My last question is about your very short story, “The Evolution of Human Science,” also from 2000. I read this as a fairly upbeat story about a universe where humans can exist peacefully and productively alongside “metahumans,” who are these superintelligent entities they’ve created. There’s this great line that says, “We should always remember that the technologies that made metahumans possible were originally invented by humans, and they were no smarter than we.”

Is that a fair interpretation? And does that optimism apply to where you think we stand in the real world in relation to something like AI?

That story was written in response to an idea there was around 2000, when people were talking about the singularity and that we would transcend into something much greater. I was mostly thinking, well, why is everyone so certain they’re going to be the ones to transcend? Maybe transcendence isn’t going to be available to all of us, so what would it be like to live in a world where there are these incomprehensible things going on, and you’re sort of on the sidelines?

But I don't think that that is actually applicable to our current situation here, because there are no super intelligent machines.There's no software that anyone has built that is smarter than humans. What we have created are vast systems of control. Our entire economy is this kind of engine that we can’t really stop. That’s a different thing than saying we’ve created machines smarter than us. We have built a giant treadmill that we can’t get off. Maybe.

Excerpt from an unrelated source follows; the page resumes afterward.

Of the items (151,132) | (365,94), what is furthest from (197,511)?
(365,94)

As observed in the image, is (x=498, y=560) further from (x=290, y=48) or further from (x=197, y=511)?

It probably is possible to get off, but we have to recognize that we are all on this treadmill of our own making, and then we have to agree that we all want to get off. There are other countries that have a healthier relationship to the narrative of progress; there are countries where they have much healthier attitudes toward work than we have in the U.S. So I think those things are possible. But we have created a system, and now it is all we know. It’s hard for us to imagine life outside of it. And we are only building more tools that strengthen and reinforce that system.